What this exercise asks:
1. List every person named in the article about Nancy Crick's death.
2. Extend the article about Nancy Crick's death with a new paragraph that picks up right after its last sentence.

Document excerpt:
# # # # # # #
No one could accuse Nancy Crick of not looking after those who came to watch her die. In her final hours, the 69-year-old cancer sufferer cut sandwiches and chilled champagne for the 21 relatives, friends and euthanasia lobbyists whose company she enjoyed while she overdosed on barbiturates in her Queensland home last week. She also videotaped a statement in which she tried to protect her companions from prosecution. “If anyone out there is asked to serve on a jury that is called upon to judge those who bravely chose to be with me when I died,” she said, “I want you to acquit these people who have stood by me.”

Not everyone regards her audience so benignly. Crick’s death has reignited Australia’s euthanasia debate, stirring zealots from both sides into action. EXIT Australia director Philip Nitschke lauded Crick as a trailblazer who’d shown “the injustice and the obscenity” of bans on euthanasia. But Right To Life Australia president Margaret Tighe said Crick was a “sick, vulnerable woman” who was used by the voluntary euthanasia movement “to further their cause.” She had “succumbed to pressure from those around her” and there should be prosecutions, Tighe said. Assisting suicide in Queensland carries a maximum penalty of life imprisonment; witnessing it is not explicitly covered by the law.

While police are treating Crick’s home as a crime scene, lawyers say it’s unlikely any onlookers will be convicted over her death. Prosecutors would probably have to prove that one or more of Crick’s companions helped administer the barbiturates and that it was those drugs that killed her. Even if the case were proved, a jury might sympathize with the accused and deliver a “perverse verdict.”
# # # # # # #
Listed entries:
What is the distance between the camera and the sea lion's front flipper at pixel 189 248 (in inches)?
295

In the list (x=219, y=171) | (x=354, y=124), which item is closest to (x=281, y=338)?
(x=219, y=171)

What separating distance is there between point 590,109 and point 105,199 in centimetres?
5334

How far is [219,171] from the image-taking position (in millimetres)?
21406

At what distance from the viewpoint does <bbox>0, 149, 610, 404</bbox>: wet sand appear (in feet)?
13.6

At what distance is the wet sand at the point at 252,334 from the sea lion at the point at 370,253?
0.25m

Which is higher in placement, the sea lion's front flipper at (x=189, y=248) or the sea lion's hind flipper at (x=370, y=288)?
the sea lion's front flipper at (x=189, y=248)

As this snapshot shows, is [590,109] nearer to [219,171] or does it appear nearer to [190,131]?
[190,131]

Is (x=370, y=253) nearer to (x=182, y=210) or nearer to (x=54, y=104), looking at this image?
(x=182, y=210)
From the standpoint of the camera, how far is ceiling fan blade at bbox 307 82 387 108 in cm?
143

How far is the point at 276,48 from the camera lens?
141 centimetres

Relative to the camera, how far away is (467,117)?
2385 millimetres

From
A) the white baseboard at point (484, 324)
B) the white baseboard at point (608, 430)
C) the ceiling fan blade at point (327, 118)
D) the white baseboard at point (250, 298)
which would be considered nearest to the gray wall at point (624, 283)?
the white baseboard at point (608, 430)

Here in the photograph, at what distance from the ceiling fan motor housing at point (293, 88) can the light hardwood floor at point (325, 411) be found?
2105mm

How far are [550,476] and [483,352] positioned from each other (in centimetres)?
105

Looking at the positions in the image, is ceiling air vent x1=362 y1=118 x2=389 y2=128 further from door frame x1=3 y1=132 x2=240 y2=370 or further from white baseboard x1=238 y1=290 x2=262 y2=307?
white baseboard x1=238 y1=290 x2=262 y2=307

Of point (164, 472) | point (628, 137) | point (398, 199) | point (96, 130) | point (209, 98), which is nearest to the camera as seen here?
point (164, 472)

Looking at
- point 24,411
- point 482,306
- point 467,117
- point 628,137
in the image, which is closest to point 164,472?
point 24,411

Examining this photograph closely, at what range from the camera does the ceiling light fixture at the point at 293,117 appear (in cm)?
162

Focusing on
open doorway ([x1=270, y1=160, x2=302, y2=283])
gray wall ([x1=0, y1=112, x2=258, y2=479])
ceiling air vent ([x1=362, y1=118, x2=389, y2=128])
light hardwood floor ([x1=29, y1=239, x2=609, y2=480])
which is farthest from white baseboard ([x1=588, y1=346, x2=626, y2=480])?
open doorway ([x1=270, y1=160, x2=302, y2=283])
# # # # # # #
Task results:
1. Nancy Crick, Philip Nitschke, Margaret Tighe

2.
Others involved in the debate hope Crick’s death will “pressure the professional medical bodies into providing moral leadership on euthanasia,” says Sydney University law lecturer Roger Magnusson, whose book Angels of Death explores the role of doctors and nurses in assisting the deaths of the terminally ill. Australians, he says, need to put aside doctors’ calls for “clinical discretion,” and the extreme views of lobbyists, and consider how to change the law to minimize public harm.

But don’t expect politicians to rush to reform the status quo. Queensland Premier Peter Beattie said there was a “straightforward” reason why his government won’t legalize euthanasia: “It’s to protect people from being murdered.” Nancy Crick didn’t see her end that way. “It’s my death,” she said in her video statement. “I’m doing it, no one else.”